Понедельник, 11 июня 1877 года
<…> Вчера вечером, покуда играли в карты, я сделала набросок при свете двух свечей, пламя которых чересчур колебалось от сквозняка, а сегодня утром перенесла набросок наших картежников на полотно. <…> Дух захватывает, до чего хочу написать четыре сидящие фигуры и передать положение рук и выражение лиц. Я до сих пор делала только отдельно головы, большие и маленькие, и довольствовалась тем, что усеивала ими полотно, как цветами.
<…>
Четверг, 21 июня 1877 года
<…>
Вот я и в Париже у г-жи Мертенс. Она так заботлива и предупредительна, что мне почти совестно. <…>
Пятница, 22 июня 1877 года
Началась кошмарная беготня по магазинам – но без нее нельзя. Если оставаться в Париже, надо полностью менять гардероб.
<…>
Мы были у доктора Фовеля, он шлет меня на две недели на лечение в Энгиен. Я послушаюсь, но… С таким ужасом взираю на свою болезнь, что предписанное доктором лечение кажется мне сущей безделицей и я не верю, что скоро выздоровею.
<…>
Болтаться в подвешенном состоянии, носиться по магазинам за платьями, шляпками и т. д., не знать, чем я буду заниматься, – вот мучение, которое забыл описать Данте.
Суббота, 23 июня 1877 года
<…>
Наиблагороднейший из всех Жоржей приходил сегодня вечером пьяный… в таком виде!
Его красотка дала ему отставку – в двадцать пятый или тридцатый раз за последние семь лет. Отсюда и отчаяние.
<…>
Воскресенье, 24 июня 1877 года
Начала лечение в Энгиене. <…>
Наконец, впервые в жизни, может быть, я где-то оказалась с какой-то целью. Не надо терзаться, зачем я сижу в Париже, Неаполе, во Флоренции и т. д. Я в Париже ради моего голоса.
<…>
Суббота, 30 июня 1877 года
<…> Давно знаю, что нет ничего на свете прекраснее моего тела, и настоящий грех и преступление – не ваять и не писать его.
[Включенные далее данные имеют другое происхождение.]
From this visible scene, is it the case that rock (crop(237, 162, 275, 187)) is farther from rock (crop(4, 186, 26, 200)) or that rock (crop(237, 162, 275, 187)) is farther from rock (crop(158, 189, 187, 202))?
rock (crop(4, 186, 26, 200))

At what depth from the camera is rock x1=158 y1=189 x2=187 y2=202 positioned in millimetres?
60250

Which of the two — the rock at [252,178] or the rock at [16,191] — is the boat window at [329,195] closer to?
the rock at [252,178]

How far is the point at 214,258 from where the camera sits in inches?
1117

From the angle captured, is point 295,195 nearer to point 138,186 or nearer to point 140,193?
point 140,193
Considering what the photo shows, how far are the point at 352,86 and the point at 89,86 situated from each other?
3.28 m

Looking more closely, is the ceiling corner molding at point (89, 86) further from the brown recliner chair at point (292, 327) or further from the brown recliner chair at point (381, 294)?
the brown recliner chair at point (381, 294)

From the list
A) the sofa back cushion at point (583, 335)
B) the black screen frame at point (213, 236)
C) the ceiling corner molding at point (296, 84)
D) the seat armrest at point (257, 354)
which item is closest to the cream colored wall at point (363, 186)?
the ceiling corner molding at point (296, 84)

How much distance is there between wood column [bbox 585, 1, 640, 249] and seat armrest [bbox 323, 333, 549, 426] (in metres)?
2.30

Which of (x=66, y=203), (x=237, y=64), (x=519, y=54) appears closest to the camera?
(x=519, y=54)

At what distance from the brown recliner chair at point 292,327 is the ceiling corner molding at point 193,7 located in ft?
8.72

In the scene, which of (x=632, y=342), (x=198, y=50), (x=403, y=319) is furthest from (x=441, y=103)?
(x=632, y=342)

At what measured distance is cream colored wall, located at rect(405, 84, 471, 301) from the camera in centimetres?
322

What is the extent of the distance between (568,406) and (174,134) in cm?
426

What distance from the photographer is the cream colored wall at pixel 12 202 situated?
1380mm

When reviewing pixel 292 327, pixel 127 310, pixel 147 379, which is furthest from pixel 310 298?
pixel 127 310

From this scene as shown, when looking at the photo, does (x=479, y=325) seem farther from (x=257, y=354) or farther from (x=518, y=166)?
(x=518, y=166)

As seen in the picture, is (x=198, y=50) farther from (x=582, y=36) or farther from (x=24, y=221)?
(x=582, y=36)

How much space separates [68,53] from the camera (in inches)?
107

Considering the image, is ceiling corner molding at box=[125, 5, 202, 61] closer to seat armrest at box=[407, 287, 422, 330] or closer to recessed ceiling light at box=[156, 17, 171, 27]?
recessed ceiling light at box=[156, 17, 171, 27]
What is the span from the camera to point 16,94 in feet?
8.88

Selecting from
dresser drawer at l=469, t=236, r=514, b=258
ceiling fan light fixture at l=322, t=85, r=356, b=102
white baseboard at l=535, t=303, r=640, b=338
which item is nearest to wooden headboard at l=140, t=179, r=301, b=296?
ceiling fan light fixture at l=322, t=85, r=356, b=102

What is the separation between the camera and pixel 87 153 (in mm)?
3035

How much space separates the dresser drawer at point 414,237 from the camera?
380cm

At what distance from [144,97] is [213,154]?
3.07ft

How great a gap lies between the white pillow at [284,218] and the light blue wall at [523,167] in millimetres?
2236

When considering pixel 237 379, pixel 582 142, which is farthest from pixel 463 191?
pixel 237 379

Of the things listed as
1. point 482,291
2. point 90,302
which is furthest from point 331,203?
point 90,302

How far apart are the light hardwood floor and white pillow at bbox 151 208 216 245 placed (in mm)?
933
Такая красота не должна принадлежать одному человеку, это как музей, который открыт для всех. <…>
Суббота, 7 июля 1877 года
<…> Пожалуй, я с достаточным основанием могу сказать, что стала – совсем, правда, недавно – куда рассудительнее и многое видится мне теперь в более или менее правильном свете, а также что я избавилась от многих иллюзий и многих огорчений. <…>
Вторник, 10 июля 1877 года
Жоржу грозит тюрьма, об этом сообщат послу. <…> Мы заплатили его проклятые долги и отправили с глаз долой. <…>
Воскресенье, 15 июля 1877 года
Вчера начала рисовать, моя походная мастерская готова.
<…>
Скучаю до смерти. Так скучаю, что кажется, ничто на свете не может меня ни развеселить, ни увлечь. Ничего не желаю, ничего не хочу! Нет, я очень бы хотела не стыдиться своего полного отупения. Одним словом, чтобы можно было ничего не делать, ни о чем не думать, жить, как трава, не испытывая угрызений совести.